Thursday, 22 December 2016

Part 11

The end of the open water season was nearing and so when Shark suggested that we combine a girls weekend in London and one more swim, The Serpentine, then of course it was a yes.

I hadn't realised that Shark had wanted a quiet weekend away. I boarded the train to find she had booked us in the quiet carriage. It's safe to say I (we) was doomed to fail before we'd left the railway station. Unfortunately for our fellow passengers we had brought with us some Fat Rascals which happen to be the noisiest thing to eat ever. In addition they are not a small snack and are best washed down with prosecco, half a bottle to be exact (we discovered). The unfortunate side effect of this combination was that we started giggling. I apologised using a whispered voice, but I must have appeared very insincere as I immediately stifled my laughter. I am far worse at this than Shark, and added to the stupid texts that went between us, our only way of communicating, it just made me worse.

The journey was a very long 2.5 hours. I don't think I've ever gone so long without talking before. I was shocked that I even succeeded. I felt very smug. A friend of Shark's had offered us use of his flat for the weekend which happened to be not 5 minutes from The Serpentine and to help us settle in, instead of having an early night, to ready ourselves for the race the following day we opened a bottle of champagne.
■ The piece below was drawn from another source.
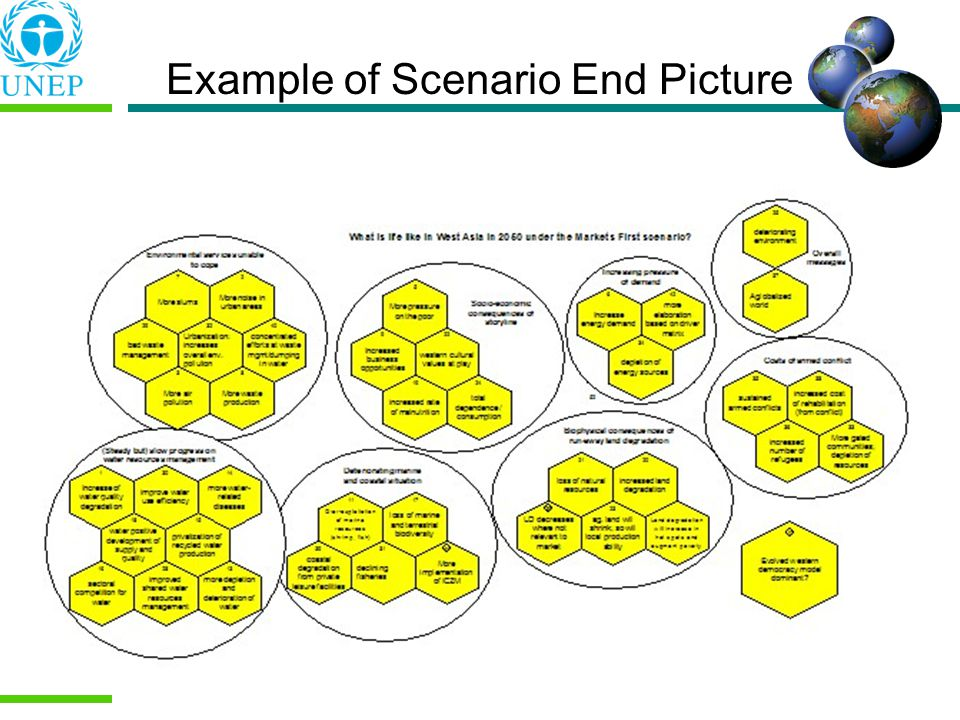 Example of Scenario End Picture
We had nothing to celebrate  and it certainly wasn't the best idea we've had. We limped to bed far later than originally planned. Safe to say it was a struggle to wake up the following day. Our wave was the first one at 10am, and so thankfully didn't need to leave until 8.30 in the morning.

Sussing out the start line prior to the swim.
We were very lucky, it was a beautiful, warm day. we were early so took the time to have a wander about and familiarise ourselves. Friends had joked that I may need some jabs prior to getting in, but I felt that armed with the bottle of Cola that Shark had provided for afterwards, I'd got it covered. We got changed and wandered to the holding pen, where, after we were checked in spotted a (small) dead fish floating near the start line. We tried and failed to make some light hearted quip about it, so after a deep discussion about the possible causes of its death, we move on to talk about the possibility that we would be able to swim without swallowing any water at all after deciding that must have been how the fish died. The sad reality was that it was very unlikely however it wouldn't be without our very best efforts not to. I suggested we nip back to our bags so I could make one last phone call home to tell my family that I loved them, but the theatrical eye roll from Shark suggested I had just overstepped the being overly dramatic line.

The race started and we were off. There was no need to swim with eyes closed which is my usual 'go to' when I'm scared because even with eyes open I couldn't see further than my elbow. A bad thing? Yes, but kept repeating myself "what the eyes can't see..." over and over until the end. I could have swum next to a giant man eating halibut and I'd have been none the wiser. I managed to keep my mouth well and truly clamped shut until I called to check Shark was ok... I only checked once!!!

It was actually a great swim, nasty mouthful of water aside, it was really well organised and well supported. We were rewarded for our efforts with a huge medal, and another swim crossed off the list and also brings everything right up to date.